Stanislaus Thomas Maria (Stan) Ackermans (1936 - 1995) was a Dutch mathematician, and the seventh rector magnificus of the Eindhoven University of Technology. He was also one of the founders, the namesake and the first director of the Stan Ackermans Instituut.

==Biography==
Ackermans was the son of Rie A.G. Schonk and Anton J.J.M. Ackermans, a high school teacher in Amsterdam. Following his secondary education, Ackermans attended the University of Amsterdam, where he studied mathematics; he graduated under professor N.G. de Bruijn. In 1961 he followed his professor to Eindhoven to work under him again, this time on his Ph.D. (which he was granted in 1964). In the period of 1967-68 he worked at UCLA. He was appointed full professor of mathematics back in Eindhoven in 1972, for the chairs of algebra and functional analysis.
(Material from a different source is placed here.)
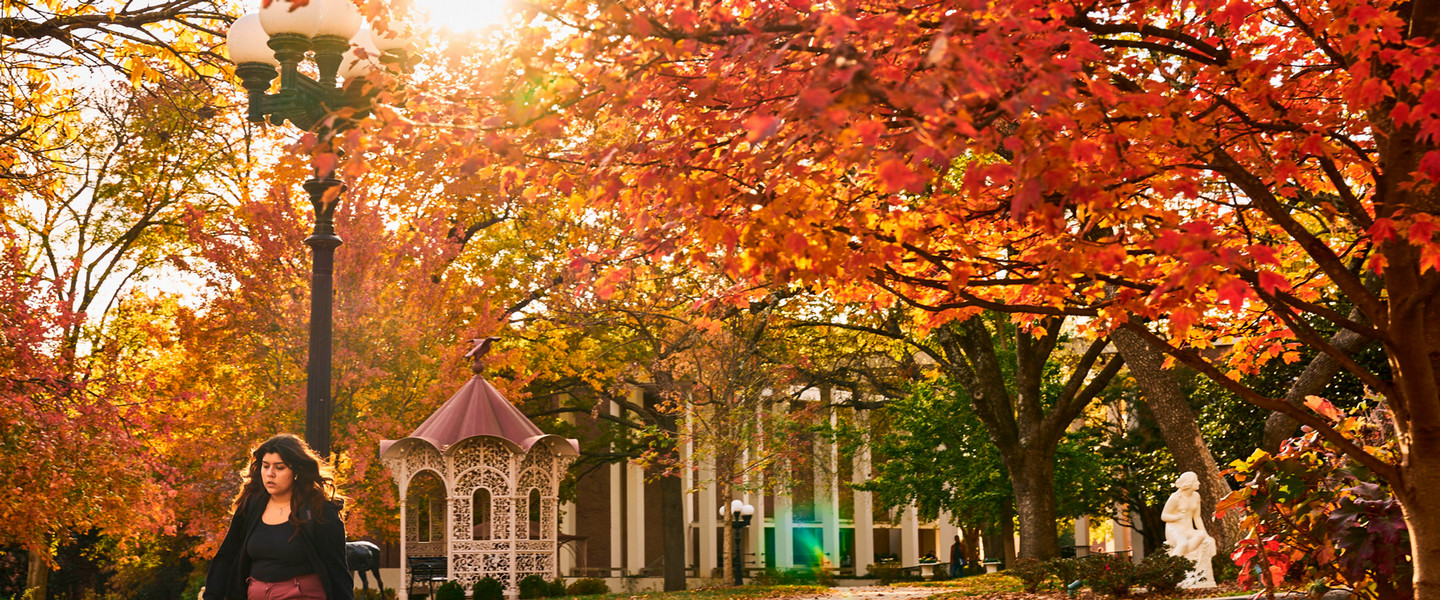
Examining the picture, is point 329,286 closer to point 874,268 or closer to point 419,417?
point 874,268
Ackermans became dean of the mathematics department in 1978; he remained as the dean until 1981, when he became conrector of the university. In 1982 he succeeded Professor Hans Erkelens as rector magnificus. This was also the year of the two-phase structural reformation of higher education in The Netherlands (Dutch: Tweefasenstructuur wetenschappelijk onderwijs) and the financial cutback program Division of labor and concentration (Dutch: Taakverdeling en concentratie), which were mandated by the Ministry of Education.
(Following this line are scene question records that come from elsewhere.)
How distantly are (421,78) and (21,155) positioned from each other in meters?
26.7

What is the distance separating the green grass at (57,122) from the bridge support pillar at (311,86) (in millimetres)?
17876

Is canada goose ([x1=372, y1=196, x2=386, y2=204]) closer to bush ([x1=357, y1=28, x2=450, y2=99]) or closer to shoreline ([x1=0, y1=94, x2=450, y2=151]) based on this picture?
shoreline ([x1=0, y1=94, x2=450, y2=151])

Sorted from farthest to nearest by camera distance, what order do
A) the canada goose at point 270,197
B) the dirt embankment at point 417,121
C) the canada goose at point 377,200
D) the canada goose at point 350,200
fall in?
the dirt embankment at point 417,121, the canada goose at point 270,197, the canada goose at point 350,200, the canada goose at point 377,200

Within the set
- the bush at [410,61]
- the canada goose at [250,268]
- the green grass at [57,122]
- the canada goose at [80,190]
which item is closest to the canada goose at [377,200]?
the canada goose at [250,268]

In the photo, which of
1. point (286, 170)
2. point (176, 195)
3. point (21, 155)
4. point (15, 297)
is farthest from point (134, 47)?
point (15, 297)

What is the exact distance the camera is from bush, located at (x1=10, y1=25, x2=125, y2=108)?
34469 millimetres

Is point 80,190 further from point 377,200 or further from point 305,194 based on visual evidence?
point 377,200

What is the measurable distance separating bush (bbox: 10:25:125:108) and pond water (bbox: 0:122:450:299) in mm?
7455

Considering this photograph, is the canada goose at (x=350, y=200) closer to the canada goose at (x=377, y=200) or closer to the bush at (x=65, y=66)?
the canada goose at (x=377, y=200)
Ackermans completed one term as rector. In 1986 he took the initiative in founding the Institute for Continuing Education (Dutch: Instituut Vervolgopleidingen), of which he became the scientific director. This institute offers two-year, post-graduate technical designer education to graduates of the two-phase programs; the institute was renamed the Stan Ackermans Institute after Ackerman's death in 1995.

==Notable publications==
- Algebra en Analyse (Academic Science, Den Haag, 1976; ISBN 978-90-01-01251-9) together with Professor Jack Van Lint — textbook used for decades at the university.